La bataille entre les pro et anti-IVG se poursuit
L’arrêt de la Cour suprême couronne 50 ans d’une lutte méthodique menée par la droite religieuse, pour qui elle représente une énorme victoire mais pas la fin de la bataille : le mouvement devrait continuer à se mobiliser pour faire basculer un maximum d’États dans son camp ou pour essayer d’obtenir une interdiction au niveau fédéral. Elle s’inscrit aussi au bilan de l’ancien président républicain Donald Trump qui, au cours de son mandat, a profondément remanié la Cour suprême en y faisant entrer trois magistrats conservateurs (Neil Gorsuch, Brett Kavanaugh et Amy Coney Barrett) signataires aujourd’hui de cet arrêt.

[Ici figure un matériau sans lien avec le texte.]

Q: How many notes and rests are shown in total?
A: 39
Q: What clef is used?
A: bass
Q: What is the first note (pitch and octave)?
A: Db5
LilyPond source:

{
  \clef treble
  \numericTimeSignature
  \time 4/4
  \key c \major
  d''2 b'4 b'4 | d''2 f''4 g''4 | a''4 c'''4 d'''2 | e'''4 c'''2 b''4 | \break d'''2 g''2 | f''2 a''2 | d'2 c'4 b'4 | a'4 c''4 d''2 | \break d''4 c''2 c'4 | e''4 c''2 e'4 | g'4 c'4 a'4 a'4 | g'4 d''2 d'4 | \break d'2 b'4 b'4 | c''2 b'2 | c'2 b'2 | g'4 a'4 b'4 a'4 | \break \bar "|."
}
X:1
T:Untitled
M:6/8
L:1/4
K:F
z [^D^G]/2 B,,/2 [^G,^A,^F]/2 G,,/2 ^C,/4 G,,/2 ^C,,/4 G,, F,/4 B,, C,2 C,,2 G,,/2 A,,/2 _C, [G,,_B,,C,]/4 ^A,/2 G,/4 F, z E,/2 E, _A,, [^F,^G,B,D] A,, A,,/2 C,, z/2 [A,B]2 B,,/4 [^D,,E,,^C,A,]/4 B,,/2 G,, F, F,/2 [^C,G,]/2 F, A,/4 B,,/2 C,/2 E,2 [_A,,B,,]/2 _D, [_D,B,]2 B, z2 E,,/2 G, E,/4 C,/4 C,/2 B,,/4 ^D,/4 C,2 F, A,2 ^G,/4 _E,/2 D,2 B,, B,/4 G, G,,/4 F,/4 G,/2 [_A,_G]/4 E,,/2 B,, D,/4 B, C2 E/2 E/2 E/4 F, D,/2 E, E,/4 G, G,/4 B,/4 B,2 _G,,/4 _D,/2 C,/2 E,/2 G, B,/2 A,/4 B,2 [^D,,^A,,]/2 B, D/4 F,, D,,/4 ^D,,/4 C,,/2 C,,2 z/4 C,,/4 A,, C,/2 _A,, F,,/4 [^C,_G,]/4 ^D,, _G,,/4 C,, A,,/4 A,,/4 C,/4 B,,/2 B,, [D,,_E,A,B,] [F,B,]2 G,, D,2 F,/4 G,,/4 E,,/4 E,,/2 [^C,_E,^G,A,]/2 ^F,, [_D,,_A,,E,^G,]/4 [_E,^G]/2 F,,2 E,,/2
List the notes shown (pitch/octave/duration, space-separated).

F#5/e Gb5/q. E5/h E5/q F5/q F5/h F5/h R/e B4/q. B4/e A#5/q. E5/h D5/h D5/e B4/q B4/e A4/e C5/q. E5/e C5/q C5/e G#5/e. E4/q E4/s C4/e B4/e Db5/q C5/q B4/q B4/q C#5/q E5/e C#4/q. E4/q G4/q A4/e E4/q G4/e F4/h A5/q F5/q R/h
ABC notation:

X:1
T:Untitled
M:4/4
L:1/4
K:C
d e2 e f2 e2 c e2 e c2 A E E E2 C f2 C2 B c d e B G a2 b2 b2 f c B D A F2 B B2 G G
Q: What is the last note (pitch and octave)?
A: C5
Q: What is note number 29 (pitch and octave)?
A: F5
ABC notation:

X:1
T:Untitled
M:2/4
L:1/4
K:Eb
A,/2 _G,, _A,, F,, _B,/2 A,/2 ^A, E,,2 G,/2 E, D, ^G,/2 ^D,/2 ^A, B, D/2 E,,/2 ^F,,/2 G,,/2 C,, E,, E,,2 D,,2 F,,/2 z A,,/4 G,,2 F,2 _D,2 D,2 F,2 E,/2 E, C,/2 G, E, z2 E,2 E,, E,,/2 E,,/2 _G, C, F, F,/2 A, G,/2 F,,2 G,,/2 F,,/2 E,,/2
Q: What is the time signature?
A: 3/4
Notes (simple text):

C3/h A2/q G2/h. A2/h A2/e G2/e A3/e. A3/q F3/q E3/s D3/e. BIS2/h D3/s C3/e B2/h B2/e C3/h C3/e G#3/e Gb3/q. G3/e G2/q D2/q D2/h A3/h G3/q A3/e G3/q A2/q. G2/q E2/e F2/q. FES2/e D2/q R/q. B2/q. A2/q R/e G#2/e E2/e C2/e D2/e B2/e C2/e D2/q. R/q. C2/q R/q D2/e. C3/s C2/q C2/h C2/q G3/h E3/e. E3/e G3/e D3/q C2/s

Dans une partie du pays, les femmes désirant avorter seront donc obligées de poursuivre leur grossesse, de se débrouiller clandestinement, notamment en se procurant des pilules abortives sur Internet, ou de voyager dans d’autres États, où les IVG resteront légales. Anticipant un afflux, ces États, le plus souvent démocrates, ont pris des mesures pour faciliter l’accès à l’avortement sur leur sol et les cliniques ont commencé à basculer leurs ressources en personnel et équipement. Mais voyager est coûteux et la décision de la Cour suprême pénalisera davantage les femmes pauvres ou élevant seules des enfants, qui sont surreprésentées dans les minorités noires et hispaniques.
Des politiques différenciées en fonction des États
Treize États, surtout dans le Sud et le centre plus religieux et conservateur, se sont dotés ces dernières années de lois dites « zombie » ou « gâchette » rédigées pour entrer en vigueur automatiquement en cas de changement de jurisprudence à la Cour suprême. Elles interdisent les avortements avec des nuances : l’Idaho prévoit des exceptions en cas de viol ou d’inceste, le Kentucky uniquement en cas de danger pour la vie de la femme enceinte ; la Louisiane prévoit jusqu’à dix ans de prison pour les professionnels de santé, le Missouri jusqu’à 15…
Vingt-deux États, surtout sur la côte Ouest et dans le Nord-Est, conserveront le droit à l’avortement et certains ont même pris des mesures pour élargir l’accès aux IVG, notamment en autorisant davantage de professionnels de santé à les pratiquer ou en augmentant les financements des cliniques. Prenant acte du risque juridique, la puissante organisation Planned Parenthood ne planifie aucun avortement à compter de la fin juin dans le Wisconsin où le gouverneur démocrate défend le droit à l’avortement mais pas les parlementaires républicains majoritaires.